begin Information provided

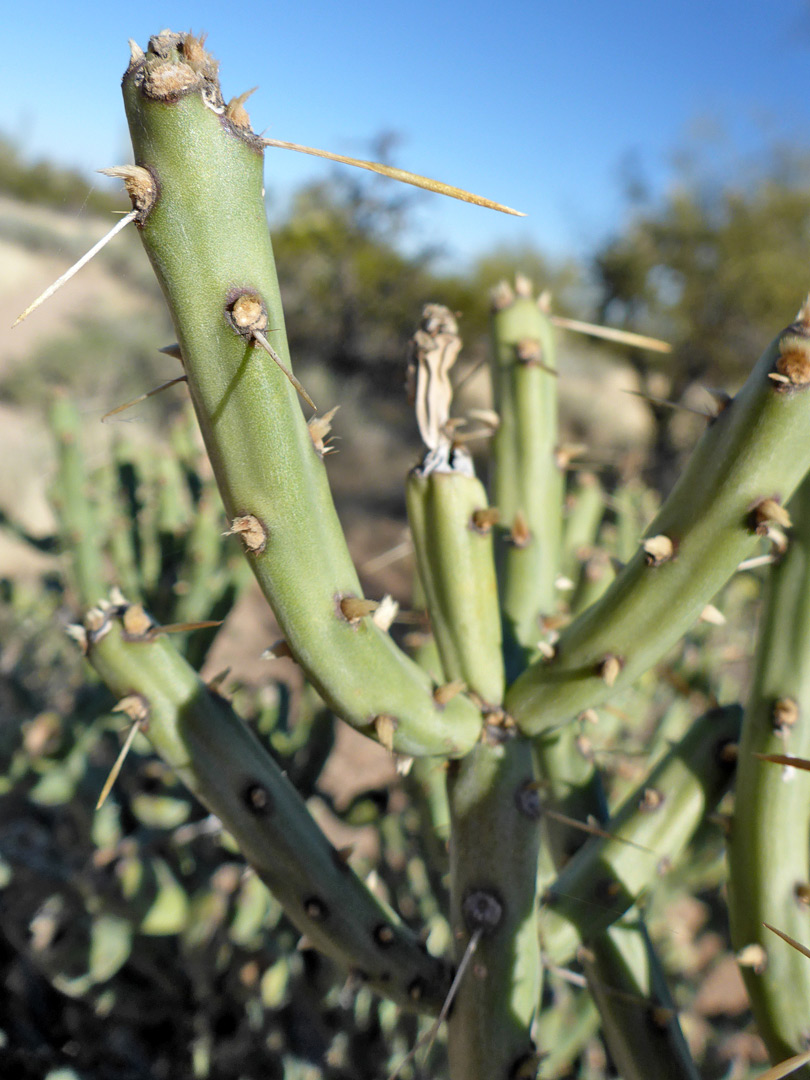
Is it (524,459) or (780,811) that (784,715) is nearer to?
(780,811)

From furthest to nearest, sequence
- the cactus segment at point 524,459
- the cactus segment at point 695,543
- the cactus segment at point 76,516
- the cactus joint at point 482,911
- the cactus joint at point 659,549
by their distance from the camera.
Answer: the cactus segment at point 76,516
the cactus segment at point 524,459
the cactus joint at point 482,911
the cactus joint at point 659,549
the cactus segment at point 695,543

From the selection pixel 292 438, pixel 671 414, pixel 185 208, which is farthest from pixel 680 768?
pixel 671 414

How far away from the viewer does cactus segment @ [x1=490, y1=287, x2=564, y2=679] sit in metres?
1.67

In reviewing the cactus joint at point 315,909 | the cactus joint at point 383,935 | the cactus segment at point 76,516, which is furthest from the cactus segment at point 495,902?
the cactus segment at point 76,516

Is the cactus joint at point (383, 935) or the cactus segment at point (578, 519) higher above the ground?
the cactus segment at point (578, 519)

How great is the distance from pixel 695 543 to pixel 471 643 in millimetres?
416

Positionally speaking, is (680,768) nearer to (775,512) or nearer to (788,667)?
(788,667)

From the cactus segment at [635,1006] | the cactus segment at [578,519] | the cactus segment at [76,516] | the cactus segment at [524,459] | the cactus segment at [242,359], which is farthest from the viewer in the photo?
the cactus segment at [76,516]

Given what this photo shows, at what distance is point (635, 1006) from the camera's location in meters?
1.48

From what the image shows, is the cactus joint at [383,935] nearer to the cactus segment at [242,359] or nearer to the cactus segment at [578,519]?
the cactus segment at [242,359]

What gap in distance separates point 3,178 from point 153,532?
84.4ft

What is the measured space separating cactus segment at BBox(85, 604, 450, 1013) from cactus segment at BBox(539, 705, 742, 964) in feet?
0.86

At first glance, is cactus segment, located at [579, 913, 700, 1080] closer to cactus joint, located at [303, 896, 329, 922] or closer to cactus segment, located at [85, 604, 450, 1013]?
cactus segment, located at [85, 604, 450, 1013]

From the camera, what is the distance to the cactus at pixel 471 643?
35.2 inches
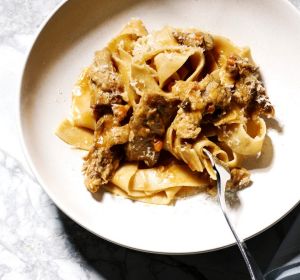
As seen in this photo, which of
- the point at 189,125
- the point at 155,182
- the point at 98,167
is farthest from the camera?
the point at 155,182

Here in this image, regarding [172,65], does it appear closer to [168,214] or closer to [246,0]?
[246,0]

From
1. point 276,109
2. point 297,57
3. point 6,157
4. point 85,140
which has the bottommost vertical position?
point 6,157

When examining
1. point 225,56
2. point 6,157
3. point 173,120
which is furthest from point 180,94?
point 6,157

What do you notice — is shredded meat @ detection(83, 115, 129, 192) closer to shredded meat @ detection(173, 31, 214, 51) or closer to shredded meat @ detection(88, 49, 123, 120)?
shredded meat @ detection(88, 49, 123, 120)

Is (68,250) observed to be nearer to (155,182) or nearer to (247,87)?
(155,182)

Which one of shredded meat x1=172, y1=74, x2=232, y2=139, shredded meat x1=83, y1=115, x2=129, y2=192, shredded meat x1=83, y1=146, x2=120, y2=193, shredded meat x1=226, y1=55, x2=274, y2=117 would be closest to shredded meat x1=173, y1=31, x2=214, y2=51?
shredded meat x1=226, y1=55, x2=274, y2=117

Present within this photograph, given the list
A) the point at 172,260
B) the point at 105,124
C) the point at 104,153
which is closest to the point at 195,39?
the point at 105,124
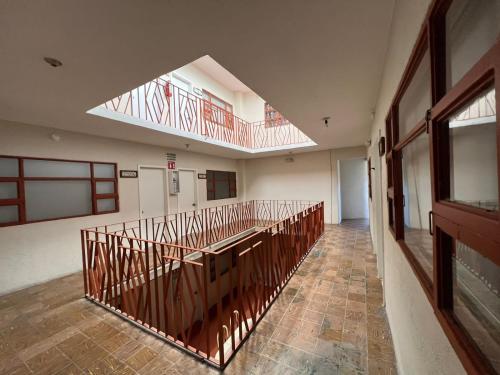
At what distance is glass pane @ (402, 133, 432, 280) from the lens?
1141mm

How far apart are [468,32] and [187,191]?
6218 millimetres

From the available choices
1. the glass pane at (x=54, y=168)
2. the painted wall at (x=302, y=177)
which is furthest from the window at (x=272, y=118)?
the glass pane at (x=54, y=168)

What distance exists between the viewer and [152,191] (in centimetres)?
532

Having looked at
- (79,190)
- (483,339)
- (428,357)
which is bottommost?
(428,357)

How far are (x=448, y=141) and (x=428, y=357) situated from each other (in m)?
0.99

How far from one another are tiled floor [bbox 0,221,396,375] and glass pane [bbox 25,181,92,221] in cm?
126

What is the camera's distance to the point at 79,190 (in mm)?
4008

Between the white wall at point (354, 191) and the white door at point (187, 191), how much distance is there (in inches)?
228

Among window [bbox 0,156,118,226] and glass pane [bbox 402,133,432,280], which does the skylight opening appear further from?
glass pane [bbox 402,133,432,280]

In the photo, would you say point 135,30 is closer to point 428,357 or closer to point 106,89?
point 106,89

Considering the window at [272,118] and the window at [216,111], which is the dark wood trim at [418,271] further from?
the window at [272,118]

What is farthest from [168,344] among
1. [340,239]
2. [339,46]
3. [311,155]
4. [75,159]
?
[311,155]

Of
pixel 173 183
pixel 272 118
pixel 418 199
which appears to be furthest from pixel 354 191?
pixel 418 199

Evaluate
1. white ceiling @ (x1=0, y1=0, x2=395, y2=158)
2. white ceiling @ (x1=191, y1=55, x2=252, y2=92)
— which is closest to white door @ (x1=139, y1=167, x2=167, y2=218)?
white ceiling @ (x1=0, y1=0, x2=395, y2=158)
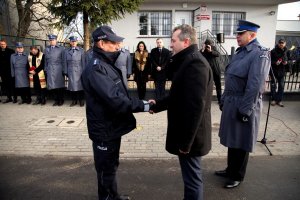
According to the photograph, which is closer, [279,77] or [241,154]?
[241,154]

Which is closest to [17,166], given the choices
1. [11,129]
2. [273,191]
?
[11,129]

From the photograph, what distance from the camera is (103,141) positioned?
118 inches

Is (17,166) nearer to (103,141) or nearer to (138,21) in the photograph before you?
(103,141)

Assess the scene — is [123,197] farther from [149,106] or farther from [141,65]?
[141,65]

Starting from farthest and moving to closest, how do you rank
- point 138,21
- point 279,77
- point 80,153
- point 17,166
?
point 138,21 < point 279,77 < point 80,153 < point 17,166

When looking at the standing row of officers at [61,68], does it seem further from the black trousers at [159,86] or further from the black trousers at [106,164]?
the black trousers at [106,164]

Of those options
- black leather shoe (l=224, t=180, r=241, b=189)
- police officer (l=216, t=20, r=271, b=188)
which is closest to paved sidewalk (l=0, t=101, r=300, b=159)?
black leather shoe (l=224, t=180, r=241, b=189)

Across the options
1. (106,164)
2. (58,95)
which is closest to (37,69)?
(58,95)

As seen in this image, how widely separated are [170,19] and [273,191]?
14.0 m

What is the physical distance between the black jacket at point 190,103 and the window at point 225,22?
48.6ft

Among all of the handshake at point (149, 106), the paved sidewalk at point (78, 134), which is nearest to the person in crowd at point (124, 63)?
the paved sidewalk at point (78, 134)

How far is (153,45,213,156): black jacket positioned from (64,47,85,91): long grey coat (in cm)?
599

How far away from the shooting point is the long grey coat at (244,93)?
342 centimetres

end Information provided

- Set problem: List each line of the records above that contains the string "joint". Treat uppercase and lowercase as different.

- Output for this exercise:
- the cactus joint at point 482,911
- the cactus joint at point 659,549
the cactus joint at point 482,911
the cactus joint at point 659,549
In reviewing the cactus joint at point 315,909 | the cactus joint at point 383,935 | the cactus segment at point 76,516, which is furthest from the cactus segment at point 495,902?
Is the cactus joint at point (383, 935) or the cactus segment at point (578, 519) higher above the ground?
From what the image shows, is the cactus joint at [383,935] nearer to the cactus segment at [242,359] or nearer to the cactus segment at [578,519]?
At first glance, is cactus segment, located at [579, 913, 700, 1080] closer to cactus joint, located at [303, 896, 329, 922] or closer to cactus segment, located at [85, 604, 450, 1013]?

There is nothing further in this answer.